### Source records ###
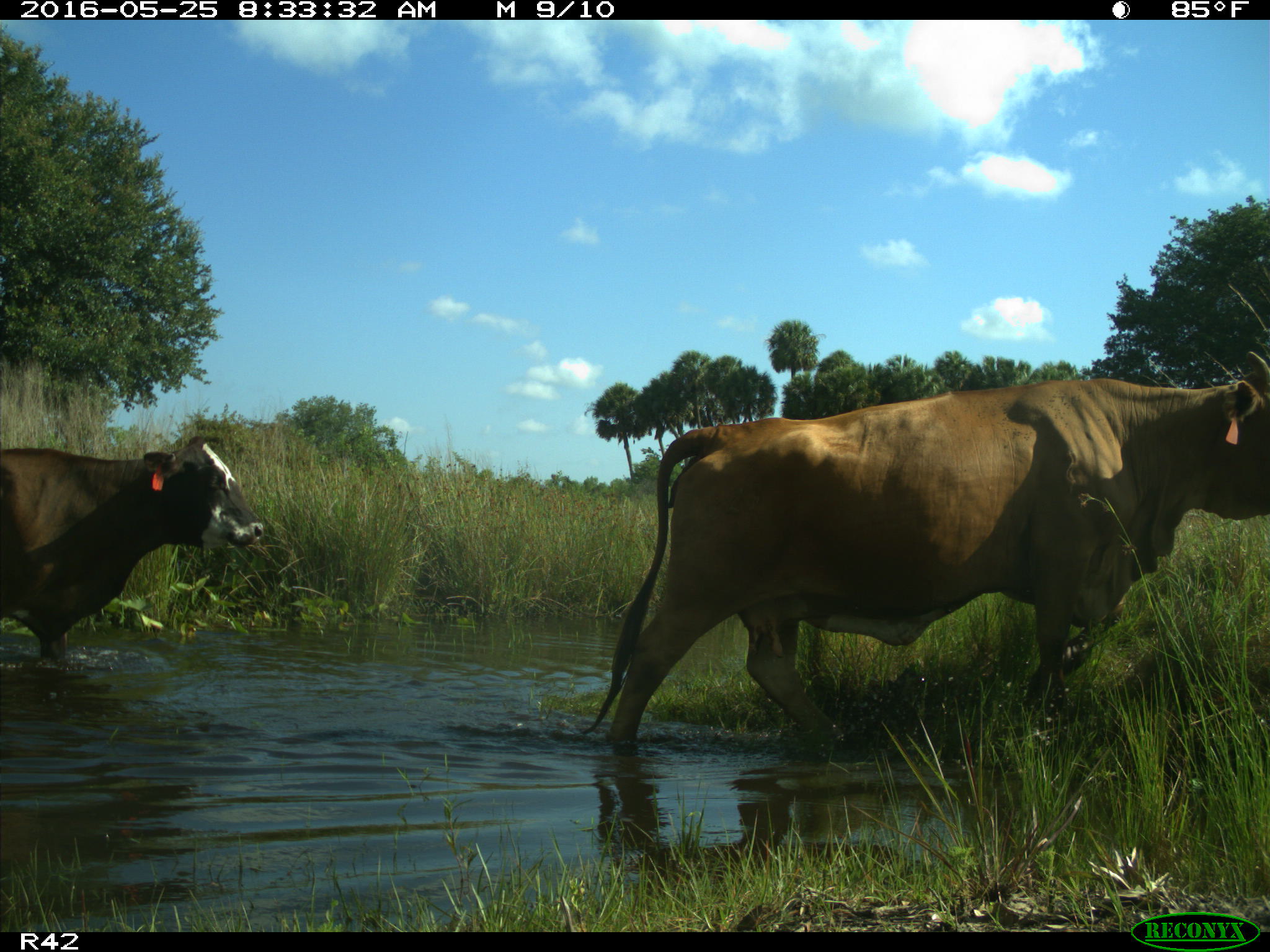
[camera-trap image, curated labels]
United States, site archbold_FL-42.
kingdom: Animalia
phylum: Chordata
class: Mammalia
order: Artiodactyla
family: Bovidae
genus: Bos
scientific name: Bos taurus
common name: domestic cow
###
* [Required work] Without the pictures, give every line of the data again, exactly as written.

* [Exercise solution]
[camera-trap image, curated labels]
United States, site archbold_FL-42.
kingdom: Animalia
phylum: Chordata
class: Mammalia
order: Artiodactyla
family: Bovidae
genus: Bos
scientific name: Bos taurus
common name: domestic cow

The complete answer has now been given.